The head of the Burnet centre for biomedical research in Melbourne, Professor James Beeson, said he and his team had managed to unlock the strategy the immune system needed to use to target and kill the disease.
Researchers have long known that antibodies alone were not very effective at targeting the malaria organism, leading them to believe the antibodies in people resistant to malaria must be getting help from elsewhere.
“What we discovered is that the antibodies needed to recruit other proteins in the blood, known as a complement, to help them to coat the malaria organism,” Beeson said.
“By working together, these two things are a double-hit that stops malaria from infecting red blood cells.”
The finding means a vaccine could be created to rapidly induce this type of immune response and prime it to fight malaria upon infection, especially in children, who are those most often killed by the disease.
Malaria, a parasitic disease spread by mosquitos, is complicated to study, especially compared to illness caused by viruses and bacteria.
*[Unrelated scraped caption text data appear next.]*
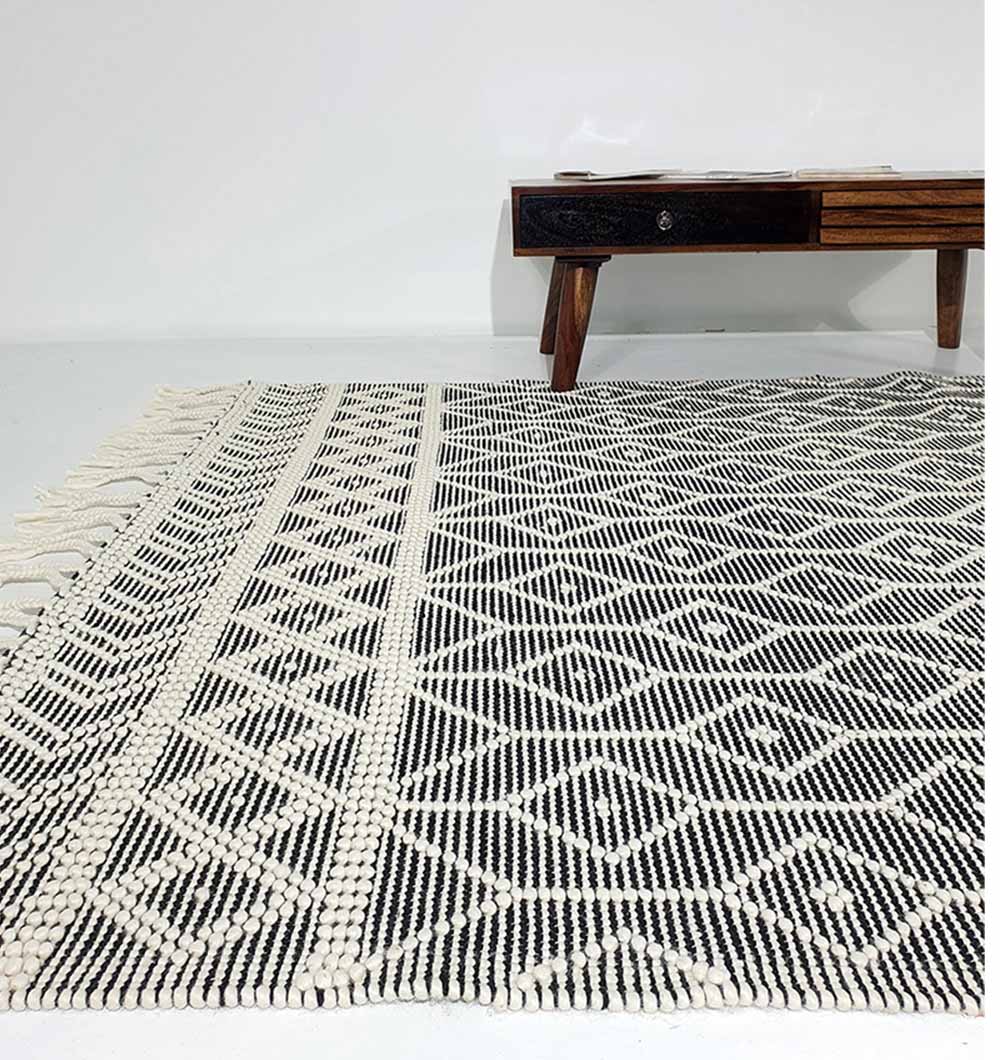 The RAMSHA HOME Hand Woven Fringes Rug Natural & Black Color SRN-018 with bold geometric patterns lies on a light floor. A wooden table with angled legs and drawers appears in the background against a white wall.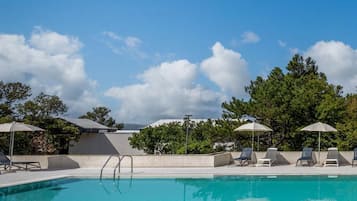 Una piscina al aire libre, sombrillas, sillones reclinables de piscina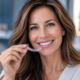 Adult woman smiling and holding a clear Invisalign aligner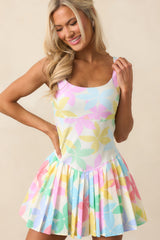 The pleated skirt on this pastel mini dress adds playful movement while concealing comfortable built-in shorts.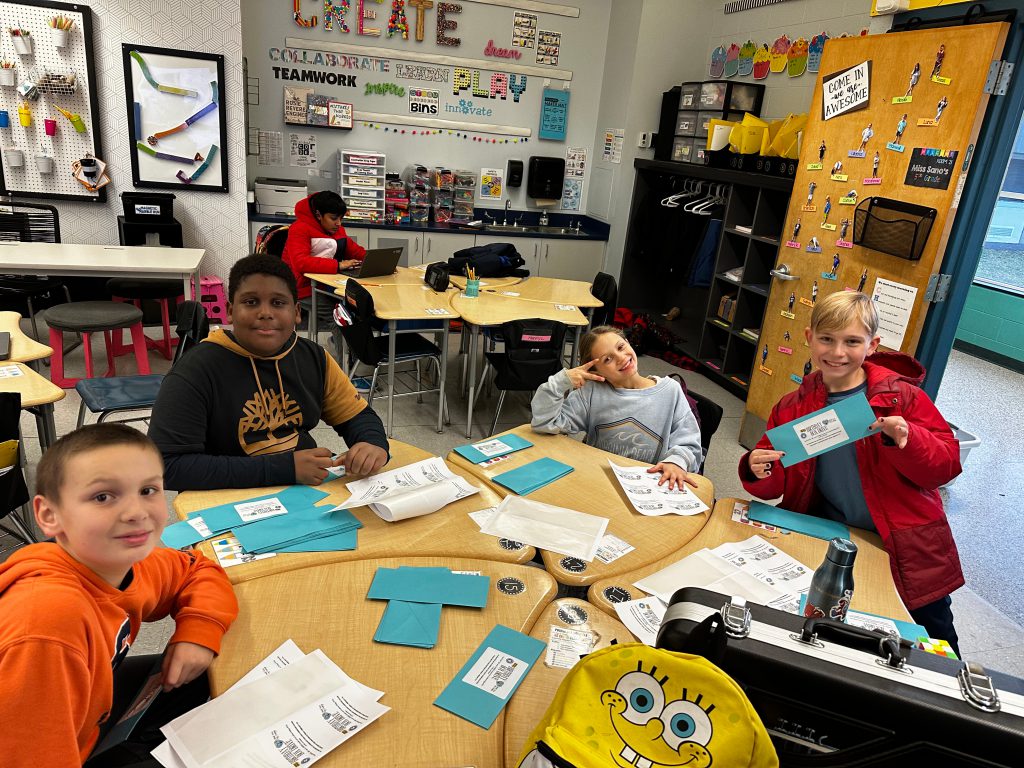 An image of four students creating handmade birthday cards.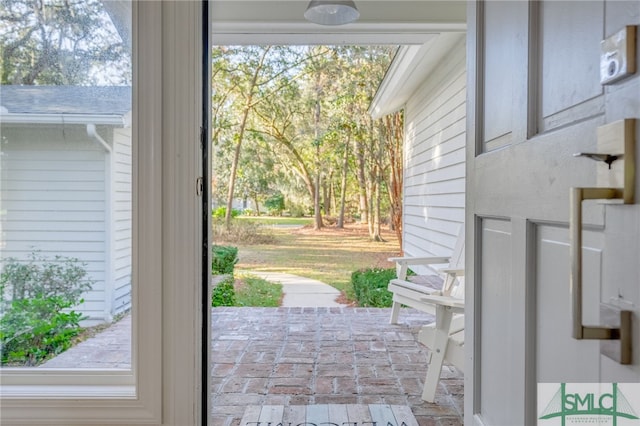 doorway featuring brick floor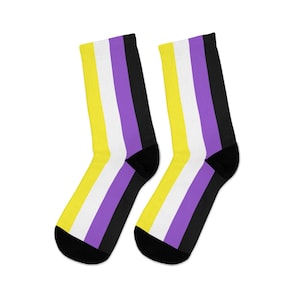 May include: A pair of black, white, yellow, and purple striped socks. The socks are made of a soft, comfortable material and are perfect for everyday wear.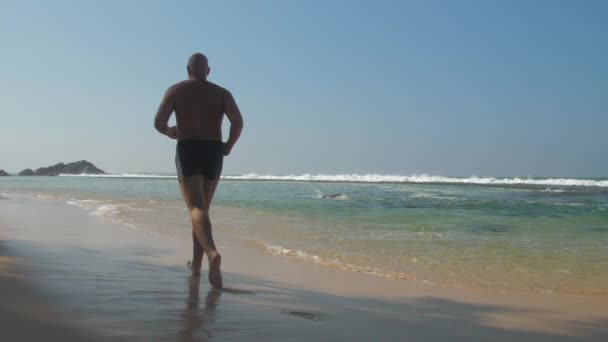 Europäischer Erwachsener Mann Joggt Sandstränden Der Nähe Des Ozeans Mit — Stockvideo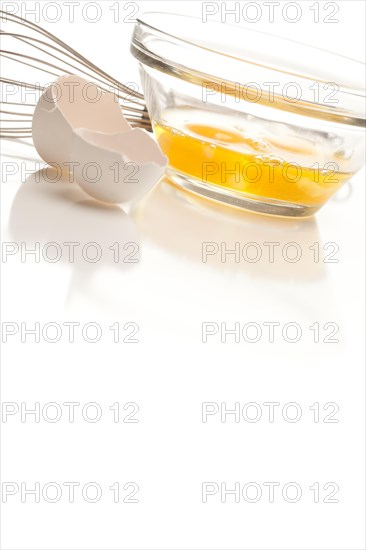 Hand mixer with eggs in a glass bowl on a reflective white background
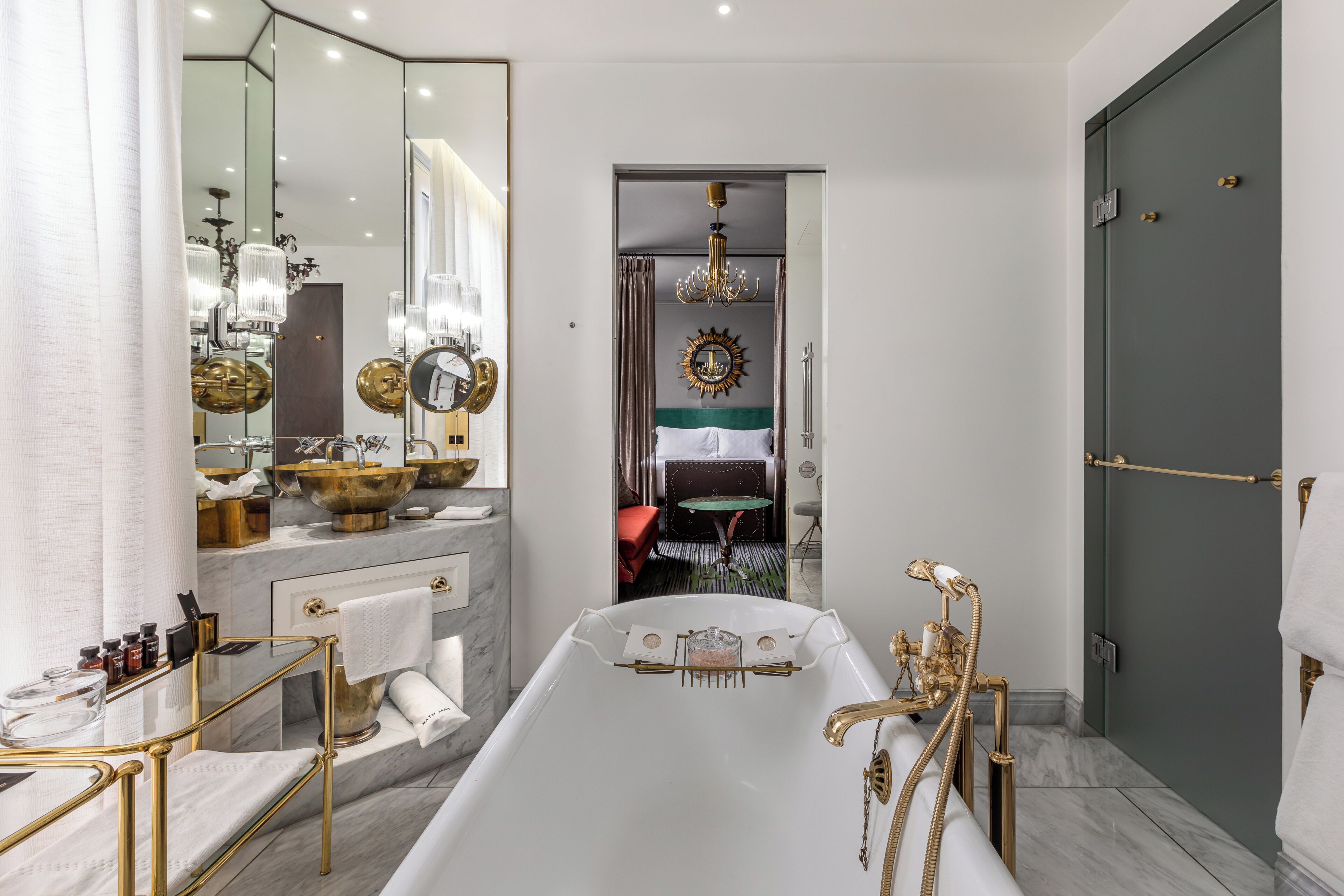 Un bagno moderno con vasca, una toeletta con uno specchio grande e un lampadario.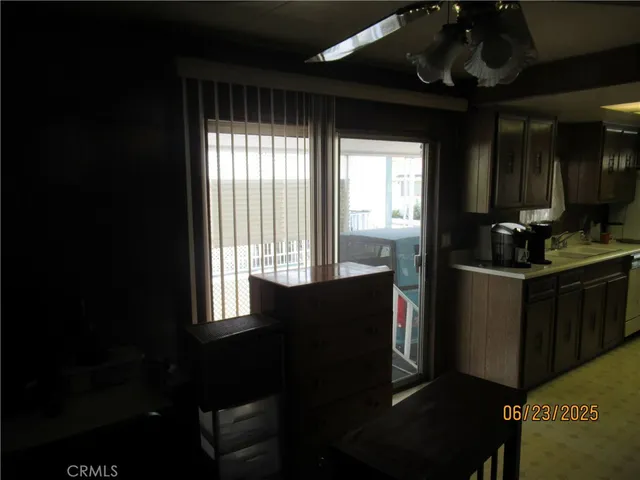 a kitchen with a refrigerator and a stove
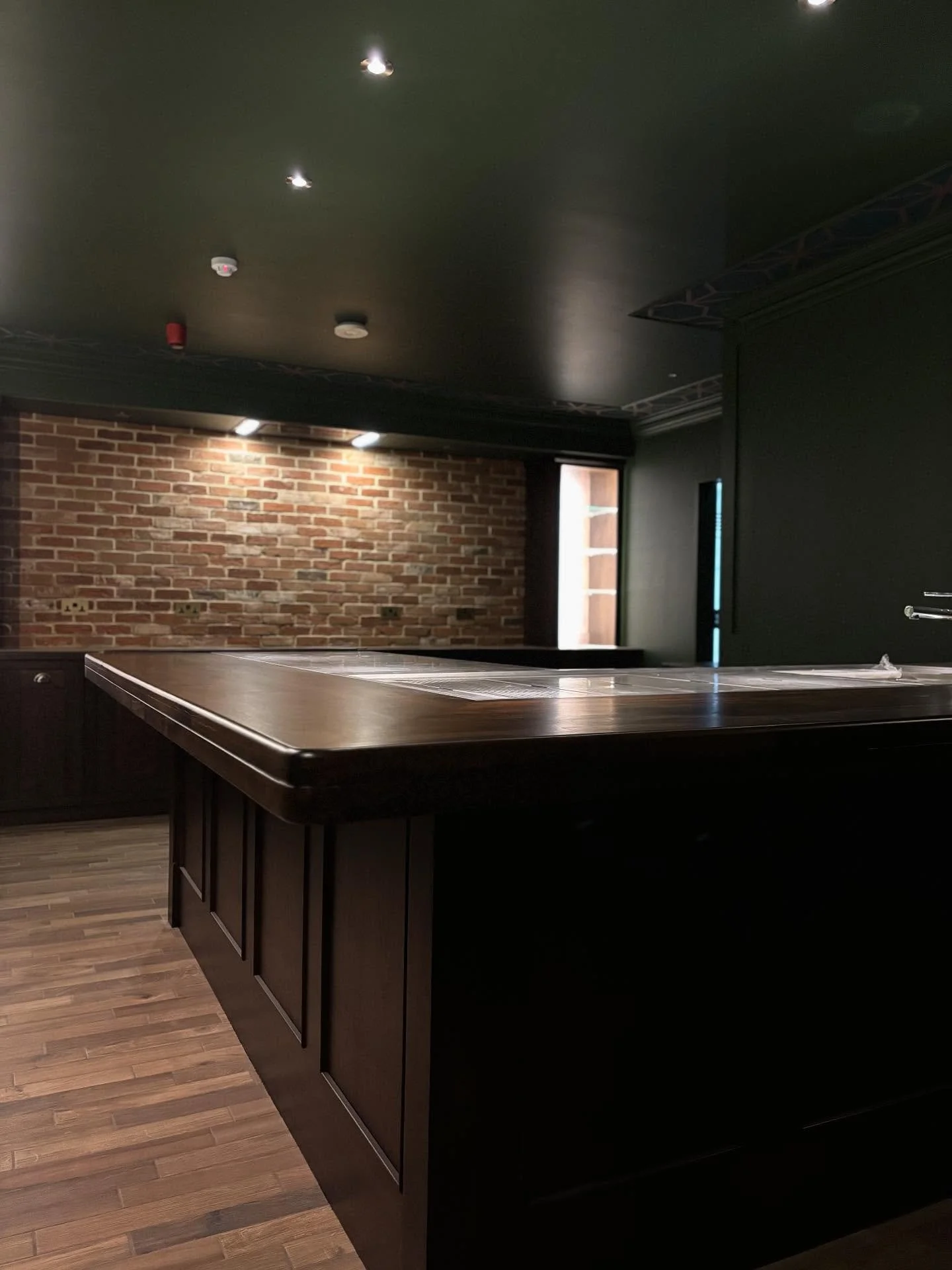 Step through the hidden door and discover a space where craftsmanship meets intrigue.
Solid walnut worktops, rich paneling, and exposed brick come together to create a timeless speakeasy atmosphere &mdash; refined, warm, and full of character.

A bar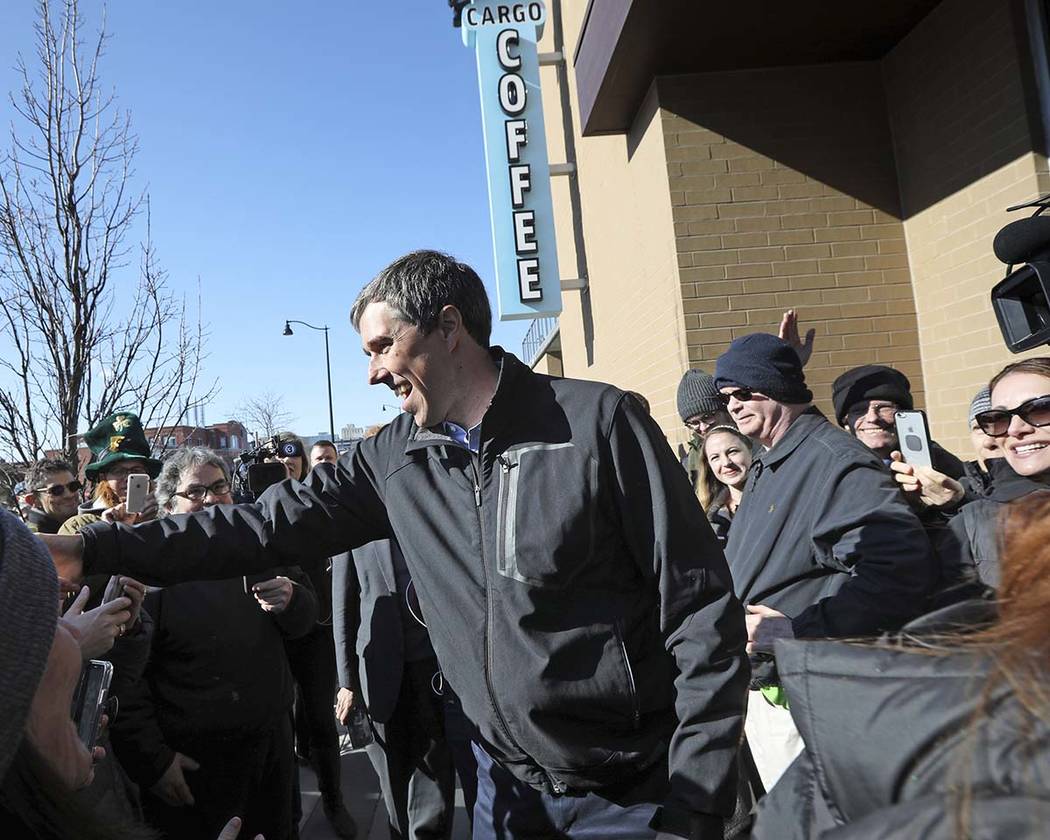 Democratic presidential candidate Beto O'Rourke greets a crowd outside Cargo Coffee on East Washington Avenue during a stop in Madison, Wis., Sunday, March 17, 2019. (AP Photo/Wisconsin State Jour ...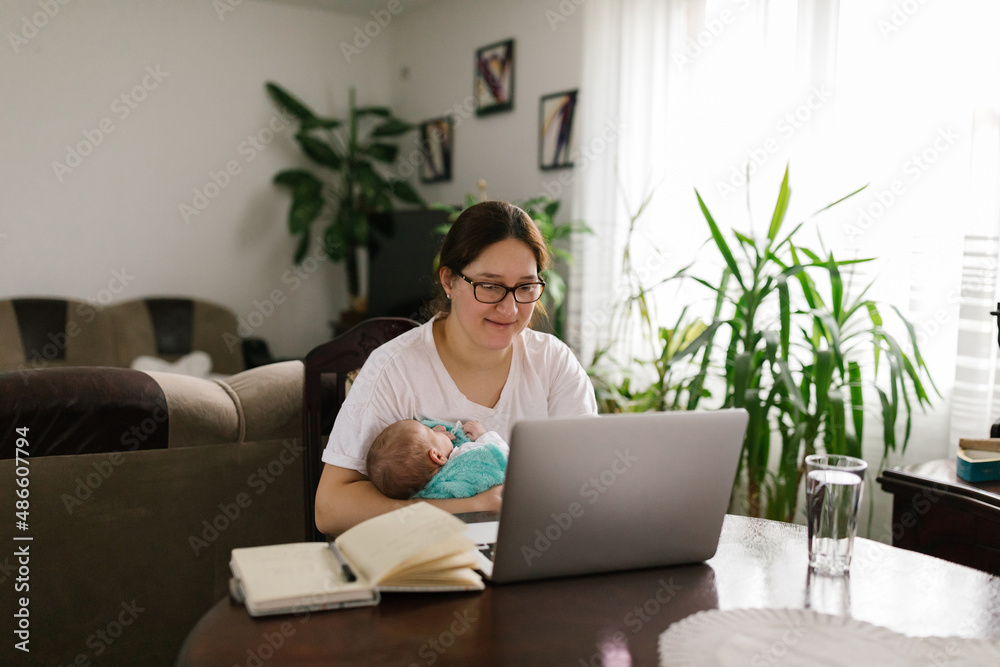 Smiling mom holding baby and FaceTiming via laptop Smiling mom holding baby and FaceTiming via laptop
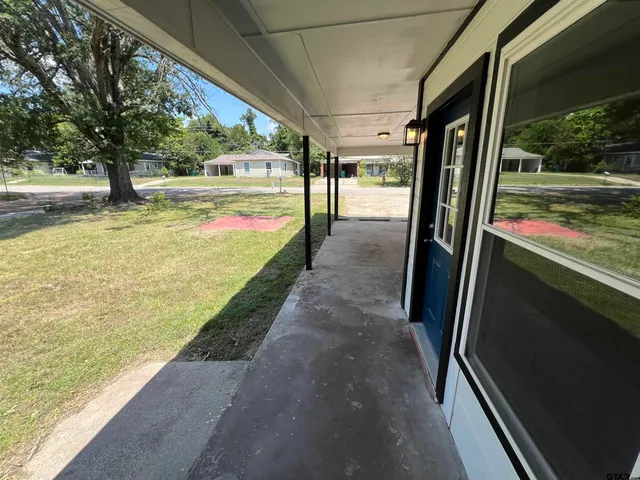 a view of a swimming pool with a porch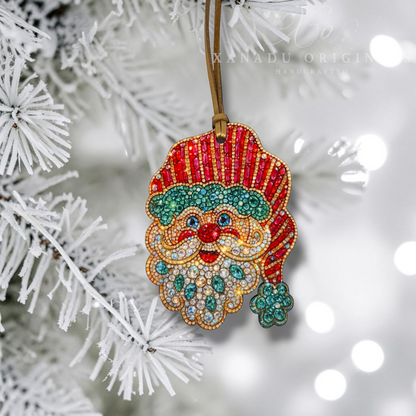 A handmade Christmas ornament shaped like Santa's face and hat, decorated with red, green, gold, and white rhinestones, hanging from a brown string on a white frosted Christmas tree branch with soft bokeh lights in the background. A watermark for 'XANADU ORIGIN HANDCRAFTED' is visible near the top.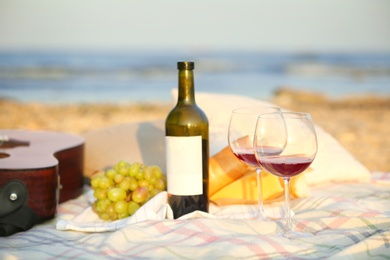 Blanket with food, wine and guitar on beach. Romantic picnic for couple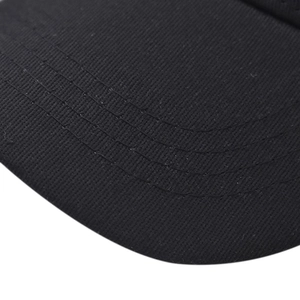 Detailed close-up of the cotton twill brim showing reinforced four-row stitching on the cap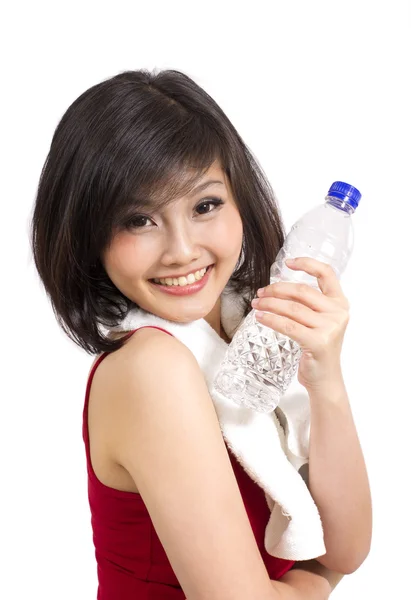 Muito asiático menina segurando garrafa após o exercício — Fotografia de Stock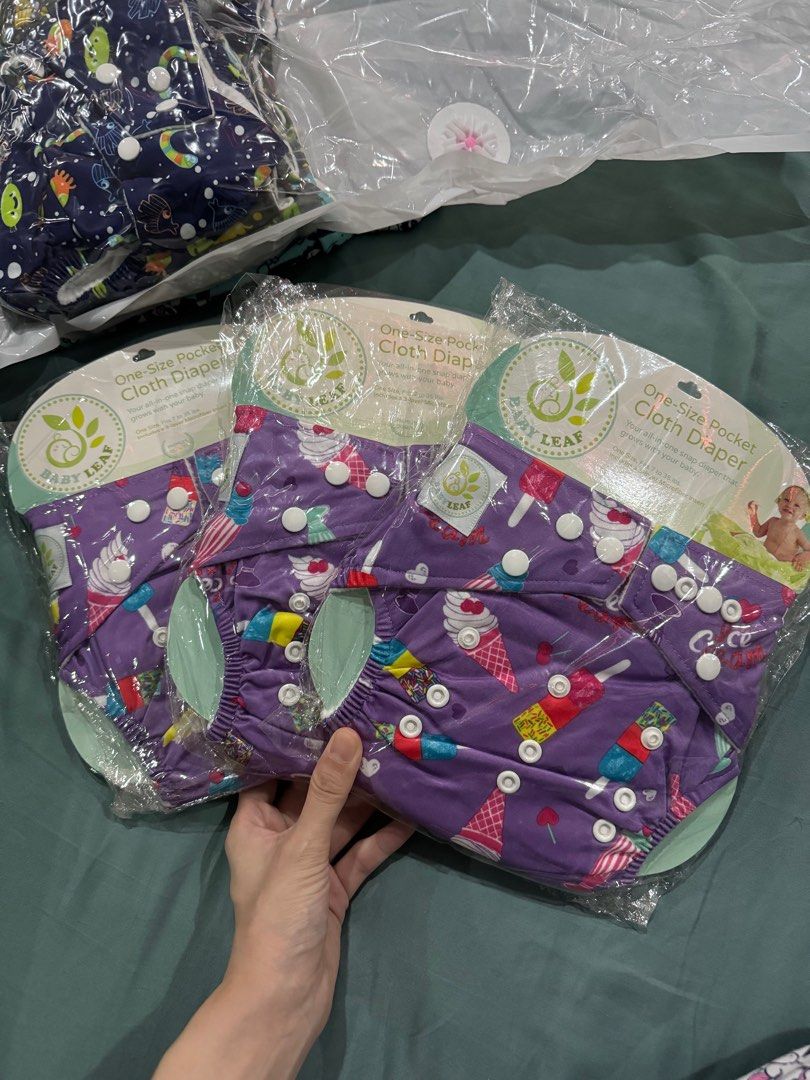 Bnew Baby Leaf Reusable Diapers (Category: Diapers & Baby Wipes) located in San Juan City. Submitted by lennychan90 (Listing ID 1312593109, Image 2). Description: Price is per piece Avail: +3 pcs ice cream purple - 1pc left +6 pcs animals/safari grey +6 pcs underwater blue Never used Baby Leaf reusable diaper Complete packaging SRP 395 Features: Generous sizing Snap buttons adjust the sizing to fit small, medium and large babies Trim, snug and co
The organism is comprised of about 5,000 different genes, on average 50 times more than viruses. Polio, on the other hand, contains just 11 genes.
While a number of malaria vaccines have been trialled, none have been especially effective, and Beeson hopes the discovery will allow a stronger, more targeted vaccine to be developed and trialled.
“This is very exciting for us, and something we have been working on for about 10 years,” he said.
“There were many techincal hurdles to overcome as we examined and explored the different avenues used by the immune system.”
The length of time needed to fine-tune a vaccine to be trialled in humans would depend on funding, Beeson said.
“That’s the hardest thing really, and we’re hoping pharmaceutical companies, which are the major organisations that produce vaccines, will engage with us on this. Because in the absence of strong interest from pharma, it’s hard to advance malaria research forward.”
The discovery was made along with researchers from the Kenya Medical Research institute, the Queensland Institute of Medical Research, the London School of Hygiene and Tropical Medicine, LaTrobe University, and the Walter and Eliza Hall Institute.
Their findings were published in the international journal, Immunity, on Wednesday.